In 1972 President Richard Nixon raised his glass in the Great Hall of the People and quoted from the popular poetry of Mao Tse-tung. " 'So many deeds cry out to be done, and always urgently,' " intoned Nixon. " 'Seize the day, seize the hour.' "

Inspiring lines, but were they really Mao's? Maybe, maybe not, suggests China's official English-language weekly Beijing Review, which reported last week that a number of poems once attributed to the Chairman were probably the work of Chen Mingyuan, then a 29-year-old university student.

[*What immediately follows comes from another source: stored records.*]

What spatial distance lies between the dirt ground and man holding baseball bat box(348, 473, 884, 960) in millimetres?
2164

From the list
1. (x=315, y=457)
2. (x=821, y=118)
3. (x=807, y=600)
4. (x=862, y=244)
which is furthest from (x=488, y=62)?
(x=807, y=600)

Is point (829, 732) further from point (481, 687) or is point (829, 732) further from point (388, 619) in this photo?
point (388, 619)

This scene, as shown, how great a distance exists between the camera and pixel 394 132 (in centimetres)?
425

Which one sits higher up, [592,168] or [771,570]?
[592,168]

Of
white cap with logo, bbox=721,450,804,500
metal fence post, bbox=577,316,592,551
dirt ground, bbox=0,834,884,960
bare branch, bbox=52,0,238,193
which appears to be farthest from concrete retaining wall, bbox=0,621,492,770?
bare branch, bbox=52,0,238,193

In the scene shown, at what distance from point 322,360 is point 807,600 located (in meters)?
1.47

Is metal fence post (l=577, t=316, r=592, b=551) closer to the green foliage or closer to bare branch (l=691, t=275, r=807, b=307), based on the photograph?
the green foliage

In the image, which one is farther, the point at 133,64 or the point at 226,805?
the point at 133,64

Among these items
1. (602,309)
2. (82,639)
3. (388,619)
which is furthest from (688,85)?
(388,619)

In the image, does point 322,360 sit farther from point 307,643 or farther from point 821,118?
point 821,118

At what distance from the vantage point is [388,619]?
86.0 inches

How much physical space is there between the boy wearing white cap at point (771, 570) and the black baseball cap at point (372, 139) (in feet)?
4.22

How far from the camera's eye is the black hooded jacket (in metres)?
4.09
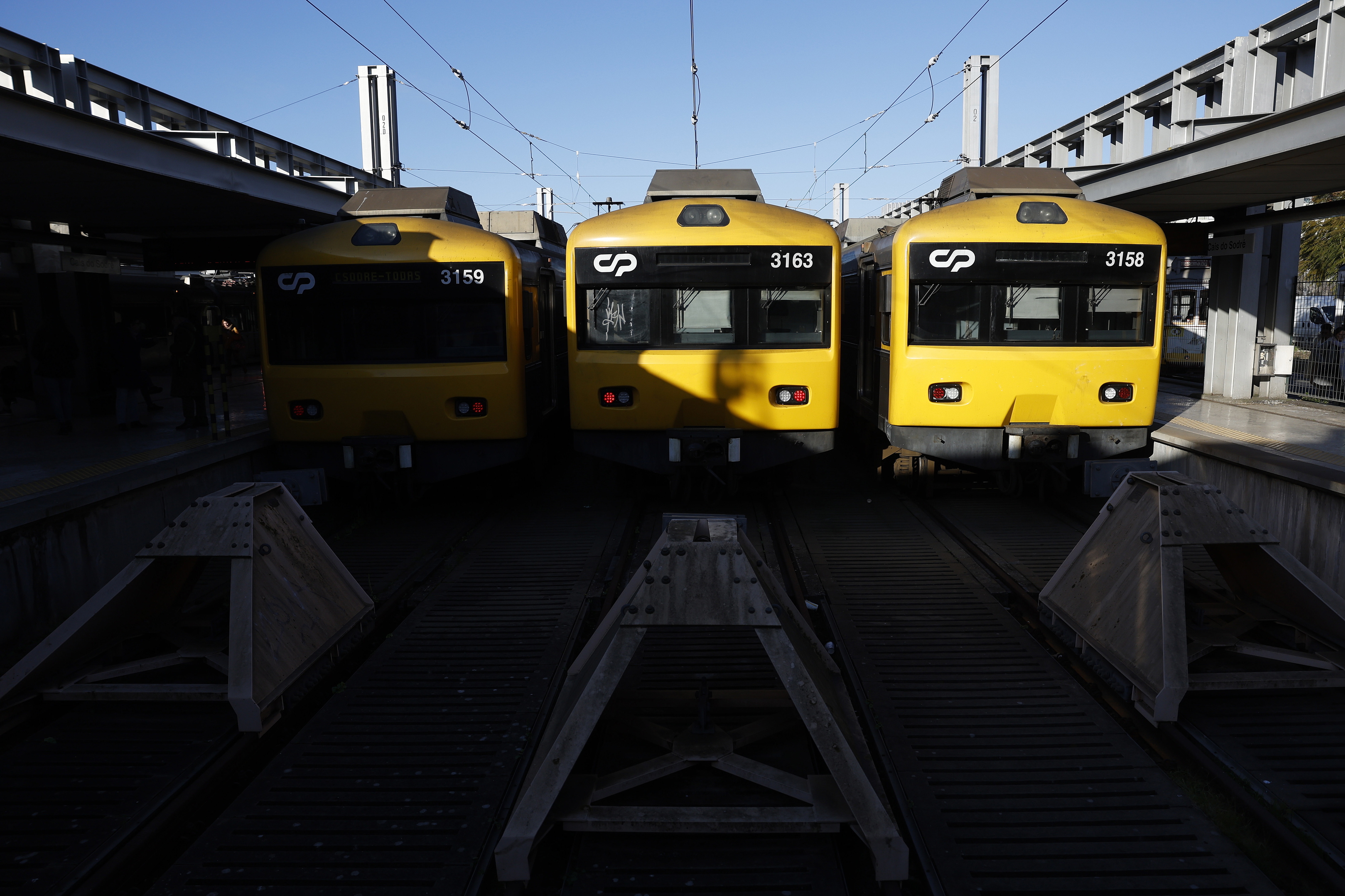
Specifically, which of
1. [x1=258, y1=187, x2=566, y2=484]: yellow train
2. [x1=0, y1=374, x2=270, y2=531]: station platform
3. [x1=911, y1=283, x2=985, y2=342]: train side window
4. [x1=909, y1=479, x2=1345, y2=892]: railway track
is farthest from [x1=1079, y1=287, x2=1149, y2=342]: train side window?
[x1=0, y1=374, x2=270, y2=531]: station platform

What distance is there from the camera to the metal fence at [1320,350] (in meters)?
13.1

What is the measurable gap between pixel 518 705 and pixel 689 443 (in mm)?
4003

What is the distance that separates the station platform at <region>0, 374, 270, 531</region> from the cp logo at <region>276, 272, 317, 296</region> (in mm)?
1695

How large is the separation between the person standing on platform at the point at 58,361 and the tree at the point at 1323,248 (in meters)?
28.1

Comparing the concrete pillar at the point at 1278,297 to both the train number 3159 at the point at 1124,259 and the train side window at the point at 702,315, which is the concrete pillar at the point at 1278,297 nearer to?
the train number 3159 at the point at 1124,259

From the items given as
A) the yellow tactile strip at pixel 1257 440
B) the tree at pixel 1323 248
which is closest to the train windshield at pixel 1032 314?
the yellow tactile strip at pixel 1257 440

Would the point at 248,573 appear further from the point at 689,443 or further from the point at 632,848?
the point at 689,443

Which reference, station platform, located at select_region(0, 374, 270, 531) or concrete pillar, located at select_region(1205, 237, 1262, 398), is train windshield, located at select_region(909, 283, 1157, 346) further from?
station platform, located at select_region(0, 374, 270, 531)

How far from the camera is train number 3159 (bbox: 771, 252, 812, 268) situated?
8.61m

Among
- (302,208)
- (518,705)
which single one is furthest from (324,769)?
(302,208)

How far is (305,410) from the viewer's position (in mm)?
8891

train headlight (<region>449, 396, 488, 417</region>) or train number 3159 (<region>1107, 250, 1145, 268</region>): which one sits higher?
train number 3159 (<region>1107, 250, 1145, 268</region>)

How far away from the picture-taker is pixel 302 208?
457 inches

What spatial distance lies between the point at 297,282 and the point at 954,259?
5959mm
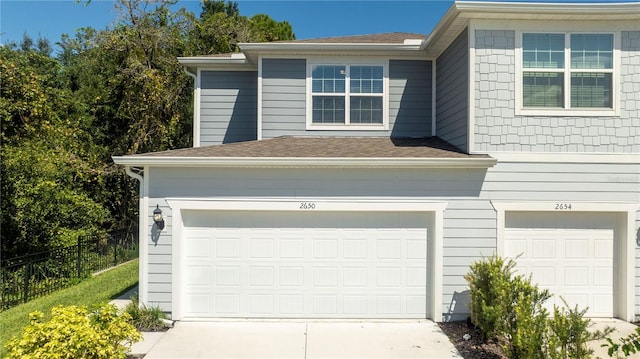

Chen, now a researcher at the Chinese Academy of Sciences, became aware of the misattributions when he saw a copy of Mao's Unpublished Poems. "Not all these poems are written by Chairman Mao," he told a friend. "Many are mine." Chen called the apparent plagiarism to the attention of then Premier Chou En-lai, who was a defender of the people against Maoist radicals. Chou reportedly praised Chen for speaking out and immediately called for circulation of the work to be halted.

Mao's wife, Jiang Qing, had the young poet beaten and thrown into prison for his temerity. While he was in jail, Chen continued to write poems, one of which--a eulogy for Foreign Minister Marshal Chen Yi, who died in 1972--also found its way into a collection of Mao's works.